One of the benefits of passkeys is that they are promised to be shared across devices within the given ecosystem of each of the big tech companies. This means that if you lose your phone, your passkeys are securely stored (via end-to-end encryption) in the cloud. They can be restored when you get a new phone.
However, you can choose not to share your passkeys into the cloud, and if you do that and you only have one device, then yes, the passkeys will be lost, and you’ll have to re-register with every site you visit.
The normal use case here is that users decide to share their passkeys across their devices via the cloud (in a securely encrypted manner), and thus replacing a phone is not an issue.
Some folks seem concerned that they can’t change their biometrics if they were to be compromised. (You can change your password, but you can’t change your fingerprint…)
These folks are right — you can’t change your biometrics. However, it is not clear what it means exactly for them to be compromised. Your biometrics data never leaves your phone. It is converted to a mathematical hash value and encrypted with a key stored in the TPM. Only your phone with your fingerprint can get the key and verify your fingerprint. Your biometric data can’t be stored and decrypted anywhere except on your phone.
I’m not going to say that passkeys are too good to be true, but I will say that they are a huge step forward in authentication security. If the threat surface of passwords is a vast lake, then the threat surface of passkeys is a small puddle after a short downpour. While no system should be considered impregnable, no one seems to be able to conceive of a way passkeys can be compromised short of quantum computing breaking current encryption schemes.
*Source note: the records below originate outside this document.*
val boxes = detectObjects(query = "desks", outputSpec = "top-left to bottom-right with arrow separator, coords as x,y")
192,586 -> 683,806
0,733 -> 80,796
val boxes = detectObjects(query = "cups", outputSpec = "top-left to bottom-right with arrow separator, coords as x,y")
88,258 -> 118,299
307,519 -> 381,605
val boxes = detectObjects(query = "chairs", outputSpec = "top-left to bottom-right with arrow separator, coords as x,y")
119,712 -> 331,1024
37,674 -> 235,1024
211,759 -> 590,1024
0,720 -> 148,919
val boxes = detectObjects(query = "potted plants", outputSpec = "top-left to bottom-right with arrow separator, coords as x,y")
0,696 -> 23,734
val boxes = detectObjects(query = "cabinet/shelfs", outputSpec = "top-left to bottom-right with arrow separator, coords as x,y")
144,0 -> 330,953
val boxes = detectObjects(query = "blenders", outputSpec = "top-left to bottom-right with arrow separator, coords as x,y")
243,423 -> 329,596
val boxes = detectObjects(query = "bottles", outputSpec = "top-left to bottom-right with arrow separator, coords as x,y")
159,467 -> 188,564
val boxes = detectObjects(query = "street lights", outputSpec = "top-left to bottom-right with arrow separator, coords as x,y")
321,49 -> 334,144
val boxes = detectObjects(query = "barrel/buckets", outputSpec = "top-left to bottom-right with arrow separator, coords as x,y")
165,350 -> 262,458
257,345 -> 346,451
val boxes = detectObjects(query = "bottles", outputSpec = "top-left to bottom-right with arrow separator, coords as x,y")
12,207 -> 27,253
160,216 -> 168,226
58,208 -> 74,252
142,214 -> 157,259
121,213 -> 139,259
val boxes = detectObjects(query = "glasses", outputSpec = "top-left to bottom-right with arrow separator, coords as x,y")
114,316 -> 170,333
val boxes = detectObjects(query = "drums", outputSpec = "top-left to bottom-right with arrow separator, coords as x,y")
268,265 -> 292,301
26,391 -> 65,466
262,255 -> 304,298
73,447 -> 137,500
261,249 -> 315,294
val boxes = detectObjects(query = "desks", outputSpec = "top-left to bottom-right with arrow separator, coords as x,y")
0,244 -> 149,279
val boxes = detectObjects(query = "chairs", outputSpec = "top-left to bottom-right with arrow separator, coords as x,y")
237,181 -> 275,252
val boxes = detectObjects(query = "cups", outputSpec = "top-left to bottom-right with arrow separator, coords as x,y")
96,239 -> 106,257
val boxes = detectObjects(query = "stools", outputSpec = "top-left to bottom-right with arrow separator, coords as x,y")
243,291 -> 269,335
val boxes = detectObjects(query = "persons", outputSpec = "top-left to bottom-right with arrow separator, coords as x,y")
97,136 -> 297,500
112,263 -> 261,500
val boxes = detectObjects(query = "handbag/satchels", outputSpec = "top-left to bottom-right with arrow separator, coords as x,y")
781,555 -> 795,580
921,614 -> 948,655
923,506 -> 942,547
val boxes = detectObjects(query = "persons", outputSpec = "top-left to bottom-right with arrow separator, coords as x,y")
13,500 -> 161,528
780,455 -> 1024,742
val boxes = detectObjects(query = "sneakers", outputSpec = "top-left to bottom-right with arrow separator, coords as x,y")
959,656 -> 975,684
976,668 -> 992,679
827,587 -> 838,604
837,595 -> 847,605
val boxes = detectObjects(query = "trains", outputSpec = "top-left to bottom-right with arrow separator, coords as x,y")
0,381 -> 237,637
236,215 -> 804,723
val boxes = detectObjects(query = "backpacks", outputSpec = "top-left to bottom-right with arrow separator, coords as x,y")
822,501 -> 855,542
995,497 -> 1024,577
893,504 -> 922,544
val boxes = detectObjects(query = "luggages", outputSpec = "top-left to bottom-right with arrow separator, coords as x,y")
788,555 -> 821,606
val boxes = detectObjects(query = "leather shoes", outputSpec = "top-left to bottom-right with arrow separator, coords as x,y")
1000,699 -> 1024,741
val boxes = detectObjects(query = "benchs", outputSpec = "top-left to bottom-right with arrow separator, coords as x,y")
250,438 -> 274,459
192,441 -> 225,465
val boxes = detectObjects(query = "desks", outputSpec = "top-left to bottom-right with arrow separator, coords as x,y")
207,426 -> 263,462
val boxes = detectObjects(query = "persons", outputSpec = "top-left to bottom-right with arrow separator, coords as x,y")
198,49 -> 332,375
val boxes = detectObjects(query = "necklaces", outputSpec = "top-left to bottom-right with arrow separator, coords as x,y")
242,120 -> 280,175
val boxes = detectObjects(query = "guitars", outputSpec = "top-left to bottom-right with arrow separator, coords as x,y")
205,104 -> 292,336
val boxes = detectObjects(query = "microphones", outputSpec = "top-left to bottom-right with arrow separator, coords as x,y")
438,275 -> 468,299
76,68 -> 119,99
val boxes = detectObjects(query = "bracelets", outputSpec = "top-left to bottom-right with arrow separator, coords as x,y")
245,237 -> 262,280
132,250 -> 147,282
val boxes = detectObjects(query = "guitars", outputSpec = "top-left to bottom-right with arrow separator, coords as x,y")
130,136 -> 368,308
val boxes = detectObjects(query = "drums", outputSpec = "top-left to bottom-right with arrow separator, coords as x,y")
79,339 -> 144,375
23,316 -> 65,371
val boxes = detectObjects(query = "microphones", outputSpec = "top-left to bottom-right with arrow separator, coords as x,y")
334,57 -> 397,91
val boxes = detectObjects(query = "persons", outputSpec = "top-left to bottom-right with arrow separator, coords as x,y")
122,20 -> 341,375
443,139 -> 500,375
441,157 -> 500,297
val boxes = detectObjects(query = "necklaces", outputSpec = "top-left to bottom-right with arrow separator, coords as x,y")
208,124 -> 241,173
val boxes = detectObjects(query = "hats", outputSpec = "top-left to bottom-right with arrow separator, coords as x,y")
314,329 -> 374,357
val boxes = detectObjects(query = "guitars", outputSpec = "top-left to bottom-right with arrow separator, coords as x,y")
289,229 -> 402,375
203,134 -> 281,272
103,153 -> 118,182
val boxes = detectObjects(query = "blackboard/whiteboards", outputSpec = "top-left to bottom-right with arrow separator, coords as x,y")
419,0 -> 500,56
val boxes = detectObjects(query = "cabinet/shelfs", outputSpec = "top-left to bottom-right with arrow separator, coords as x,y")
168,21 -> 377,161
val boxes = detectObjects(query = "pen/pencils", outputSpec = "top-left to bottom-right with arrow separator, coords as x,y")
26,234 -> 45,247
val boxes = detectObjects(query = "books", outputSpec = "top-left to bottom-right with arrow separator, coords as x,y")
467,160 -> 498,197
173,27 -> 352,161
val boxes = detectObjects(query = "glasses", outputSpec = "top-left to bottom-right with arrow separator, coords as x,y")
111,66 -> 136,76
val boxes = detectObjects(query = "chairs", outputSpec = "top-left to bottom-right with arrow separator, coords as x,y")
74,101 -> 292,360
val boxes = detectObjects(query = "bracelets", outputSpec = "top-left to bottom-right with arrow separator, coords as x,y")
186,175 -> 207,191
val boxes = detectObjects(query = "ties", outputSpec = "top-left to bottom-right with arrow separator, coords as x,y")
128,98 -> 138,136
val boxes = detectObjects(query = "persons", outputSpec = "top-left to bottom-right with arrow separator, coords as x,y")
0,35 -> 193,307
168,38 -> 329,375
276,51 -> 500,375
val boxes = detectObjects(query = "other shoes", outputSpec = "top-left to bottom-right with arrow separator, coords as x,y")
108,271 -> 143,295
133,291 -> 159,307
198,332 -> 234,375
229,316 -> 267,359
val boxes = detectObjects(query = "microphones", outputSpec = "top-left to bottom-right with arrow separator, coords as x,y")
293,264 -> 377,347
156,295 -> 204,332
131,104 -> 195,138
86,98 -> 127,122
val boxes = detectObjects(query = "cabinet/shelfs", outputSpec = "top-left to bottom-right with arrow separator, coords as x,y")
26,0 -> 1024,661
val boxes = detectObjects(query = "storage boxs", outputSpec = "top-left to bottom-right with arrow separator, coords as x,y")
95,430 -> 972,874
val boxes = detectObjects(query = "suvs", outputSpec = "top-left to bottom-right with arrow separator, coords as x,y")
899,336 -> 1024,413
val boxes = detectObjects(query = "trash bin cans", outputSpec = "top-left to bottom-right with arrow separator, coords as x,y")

There are a few corner cases where they might not be acceptable to some people. For instance, biometrics are not protected by America’s Fourth Amendment, but a password is. Another thing to consider is that while Google/Apple/Microsoft won’t ever be able to read your credentials, there is concern that these companies will be able to track the places you register an account. This is why third-party companies like 1Password are looking at ways to provide the passkey storage and transfer service.
Bottom Line: For the overwhelming majority, passkeys are safe, convenient, and work great. While I understand the hesitancy to change things up, this is an instance when change is a win for everyone.